──────── Selected passage

Monday, December 28, 2015

Mantic Elf Dragon Lord WiP: Part 3

In this post, Ryan paints up the light brown on his dragon, adds some freehand on the wings, and paints the eyes of his Mantic Dragon Kindred Lord and gets it ready for his rider.
 



This is part three of a WiP project for the Brush With Death: Texas contest. The contestants are challenged to paint up a model from Mantic Games, straight out of the box, with little to no modification.
Part 1 of the project, the assembly/prep, can be found here.
Part 2 of the project, where I paint the red and dark brown, can be found here.

Light Brown

Light Brown Layer 1 - 2 drops SS Camo Black Brown, 3 drops Cobra Leather, 1 drop Bloody Red, 2 drops water

For the first layer of this, I've gone with lighter shades than I did for the dark brown. As you may remember, cobra leather was used as the midtone for the backs of the wings, so this layer is already started halfway as high as the darker side! Similarly, I used Bloody red for the tint rather than generic Vallejo Red because it brings the tint brighter.

Light brown layer 1, left side

Light Brown Layer 2 - 1 drop SS Camo Black Brown, 4 drops Snakebite Leather, 1 drop Bloody Red, 2 drops water

If this layer seems like a subtle change to you - just swapping one drop of SS Camo for 1 of Leather - you're spot on.. It allows a deep brown darkest shadow layer similar to the top wing layer. I used this almost as a second base coat; if I was going to ink wash the scales between the base coat and this layer, it's a good way to step up your highlight a shade while staying close to the base color. In truth, I think I was worried the base coat was a hair too dark, so I attempted to recreate it with something a hair lighter.

Light brown layer 2, left side


Light brown layer 2, right side


Light brown layer 2, left wing detail
The right wing is going to be very tricky to highlight because almost all of it is out of our direct light source, but I'll talk more about that further down.

Light brown layer 2, right wing detail

Light brown Layer 3 - 3 drops Snakebite Leather, 2 drops Medium Grey, 1 drop Bloody Red, 2 drops water

For the third layer, I jumped away from subtle and started leaning heavily towards my go-to color for bone midtones, Vallejo Model Color's Medium Grey. It's a great grey/light brown mix, and is on pretty much every model I ever paint, somewhere.

────────────────

Aim: Copy out the dragon painting post in full, keeping every word, number and line break unchanged. The lines that come next are separate material, unrelated to the dragon painting post.

──────── Dataset excerpt

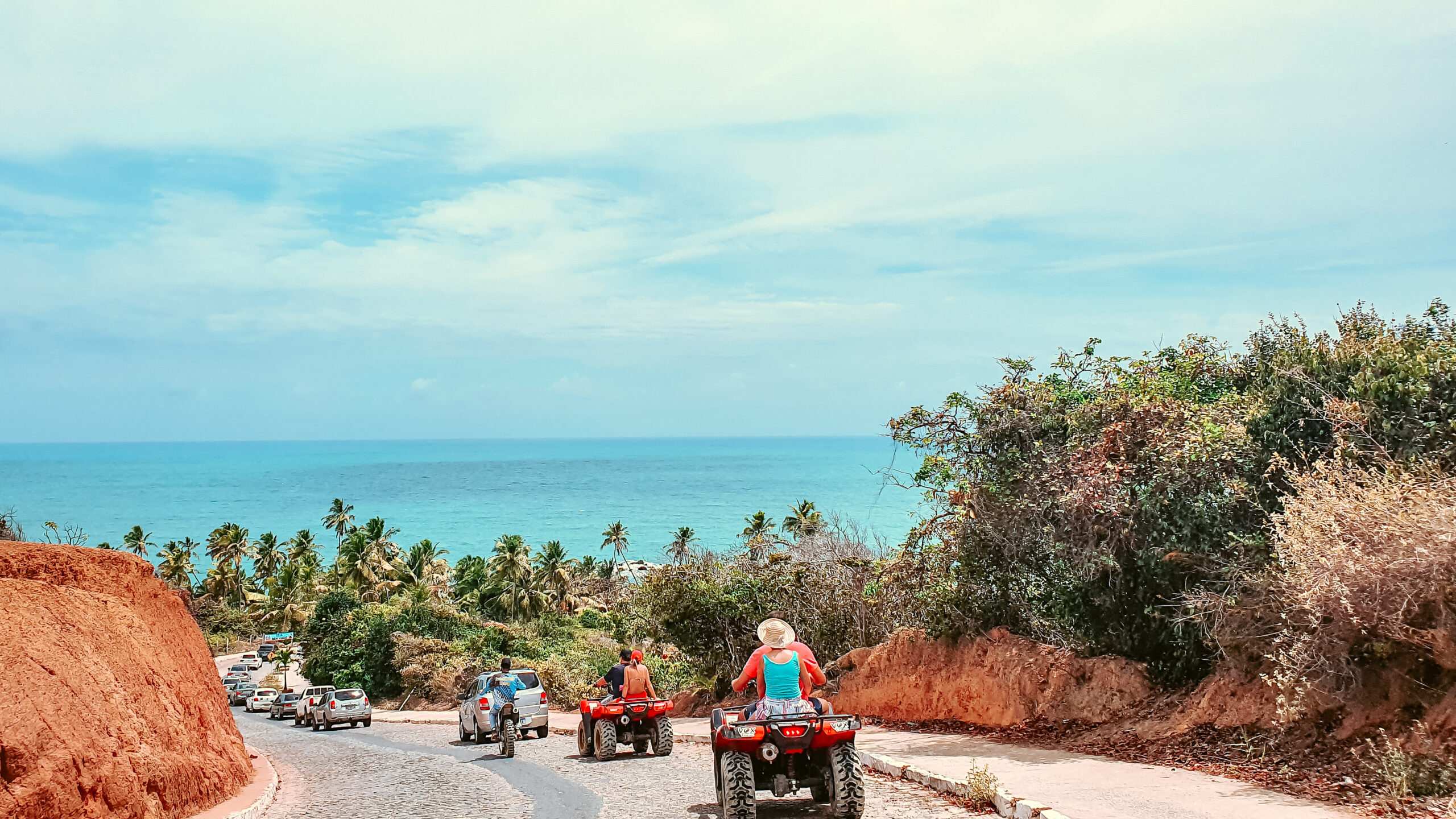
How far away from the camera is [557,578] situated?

────────────────

Result:
Monday, December 28, 2015

Mantic Elf Dragon Lord WiP: Part 3

In this post, Ryan paints up the light brown on his dragon, adds some freehand on the wings, and paints the eyes of his Mantic Dragon Kindred Lord and gets it ready for his rider.
 



This is part three of a WiP project for the Brush With Death: Texas contest. The contestants are challenged to paint up a model from Mantic Games, straight out of the box, with little to no modification.
Part 1 of the project, the assembly/prep, can be found here.
Part 2 of the project, where I paint the red and dark brown, can be found here.

Light Brown

Light Brown Layer 1 - 2 drops SS Camo Black Brown, 3 drops Cobra Leather, 1 drop Bloody Red, 2 drops water

For the first layer of this, I've gone with lighter shades than I did for the dark brown. As you may remember, cobra leather was used as the midtone for the backs of the wings, so this layer is already started halfway as high as the darker side! Similarly, I used Bloody red for the tint rather than generic Vallejo Red because it brings the tint brighter.

Light brown layer 1, left side

Light Brown Layer 2 - 1 drop SS Camo Black Brown, 4 drops Snakebite Leather, 1 drop Bloody Red, 2 drops water

If this layer seems like a subtle change to you - just swapping one drop of SS Camo for 1 of Leather - you're spot on.. It allows a deep brown darkest shadow layer similar to the top wing layer. I used this almost as a second base coat; if I was going to ink wash the scales between the base coat and this layer, it's a good way to step up your highlight a shade while staying close to the base color. In truth, I think I was worried the base coat was a hair too dark, so I attempted to recreate it with something a hair lighter.

Light brown layer 2, left side


Light brown layer 2, right side


Light brown layer 2, left wing detail
The right wing is going to be very tricky to highlight because almost all of it is out of our direct light source, but I'll talk more about that further down.

Light brown layer 2, right wing detail

Light brown Layer 3 - 3 drops Snakebite Leather, 2 drops Medium Grey, 1 drop Bloody Red, 2 drops water

For the third layer, I jumped away from subtle and started leaning heavily towards my go-to color for bone midtones, Vallejo Model Color's Medium Grey. It's a great grey/light brown mix, and is on pretty much every model I ever paint, somewhere.